* _Passage to read_:
•••••

# Do upgrade wire harness really make a difference



## silvertonebetty (Jan 4, 2015)

I’m debating on getting an upgraded wire harness for the guild but before I actually do so I want to ask does it makes difference? If so what are some solid companies that do stuff like that. I know darkmoon pickups will do one , but what other companies would be willing to do such a thing 


Sent from my iPhone using Tapatalk


----------



## laristotle (Aug 29, 2019)

Learn and practice how to solder and do your own?


----------



## silvertonebetty (Jan 4, 2015)

laristotle said:


> Learn and practice how to solder and do your own?


But on a semi hollow seems a bit for a first time project. Maybe my old strat


Sent from my iPhone using Tapatalk


----------



## laristotle (Aug 29, 2019)

silvertonebetty said:


> Maybe my old strat


Good choice.
There are a lot of 'how to' vids available. I'm sure that the experts here will eventually chime in with advice.


----------



## keto (May 23, 2006)

First question: why? Are there functional issues? Scratchy pots can be cleaned.


----------



## greco (Jul 15, 2007)

I think the harness can make some LIMITED difference based on what "parts" the harness made from.

A Switchcraft jack is an essential replacement if your guitar has a poor quality jack...and many do.

The switch should be of good quality as it will get a lot of abuse through time.

The choice of the electronic value (I mean in microfarads... not how much it costs) of the capacitors should be what you prefer for your tone control. Be my guest as to what you decide that you want to pay for them. 

The pots (ideally) should have the torque and taper that you like. The electronic values (250K, 500K ,etc.) is a personal choice but will impact what you hear based on the pickups.

I prefer 22 gauge wire as it doesn't break at the solder joints as easily.

Just some of my personal thoughts for you to ponder.


----------



## greco (Jul 15, 2007)

silvertonebetty said:


> But on a semi hollow seems a bit for a first time project.


Very accurate and logical thinking.


----------



## greco (Jul 15, 2007)

keto said:


> First question: why? Are there functional issues? Scratchy pots can be cleaned.


Some more accurate and logical thinking.

I hold both of these forum members in very high esteem. Please listen to what they are writing.


----------



## silvertonebetty (Jan 4, 2015)

Actually the biggest problem i have is the clip system the use lol. As far as noise not really just more so curious lol. I hear people say it makes a difference and others who say it doesn't. So I just figured I'd ask where people "who know what they are talking about" because this young fool needs to be taught lol


----------



## greco (Jul 15, 2007)

silvertonebetty said:


> ...because this young fool needs to be taught lol


IMO, You are not a (young) fool if you recognize that you don't know something, need to be taught and then take the initiative to ask.



silvertonebetty said:


> Actually the biggest problem i have is the clip system


What do you mean by this?


----------



## silvertonebetty (Jan 4, 2015)

greco said:


> IMO, You are not a (young) fool if you recognize that you don't know something, need to be taught and then take the initiative to ask.
> 
> 
> What do you mean by this?


Well I guess thats not too far off. And they have a plastic clip coming from the pickups to wire harness.


----------



## silvertonebetty (Jan 4, 2015)

greco said:


> IMO, You are not a (young) fool if you recognize that you don't know something, need to be taught and then take the initiative to ask.
> 
> 
> What do you mean by this?

•••••

* _Set tasks_:
1. Answer these questions from the forum thread on upgraded wire harnesses.
(a) Which company does silvertonebetty name as one that will make an upgraded wire harness?
(b) What wire gauge does greco prefer?
(c) According to silvertonebetty, what runs from the pickups to the wire harness?
2. Reproduce the part of the forum thread on upgraded wire harnesses between "The pots (ideally)" and "on the pickups.", inclusive.

* _Source data_:

•••••

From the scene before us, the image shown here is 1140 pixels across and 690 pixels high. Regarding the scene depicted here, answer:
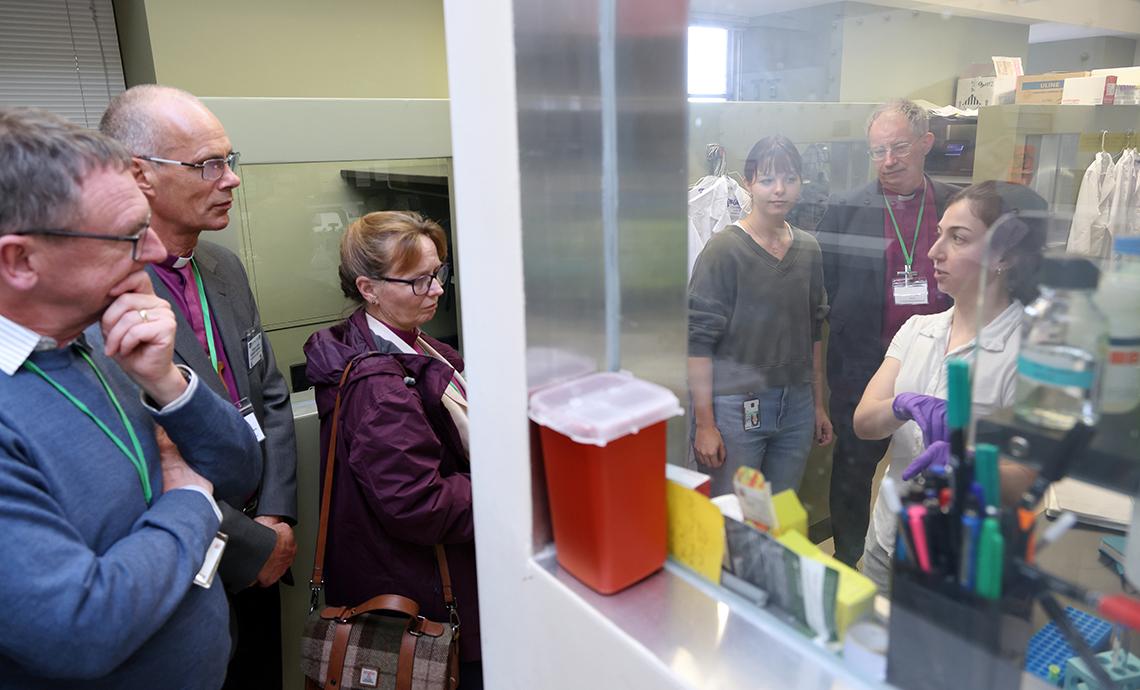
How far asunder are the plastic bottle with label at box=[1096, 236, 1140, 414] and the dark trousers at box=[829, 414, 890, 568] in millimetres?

•••••

* _Solved tasks_:
1.
(a) Darkmoon pickups
(b) 22 gauge
(c) A plastic clip

2.
The pots (ideally) should have the torque and taper that you like. The electronic values (250K, 500K ,etc.) is a personal choice but will impact what you hear based on the pickups.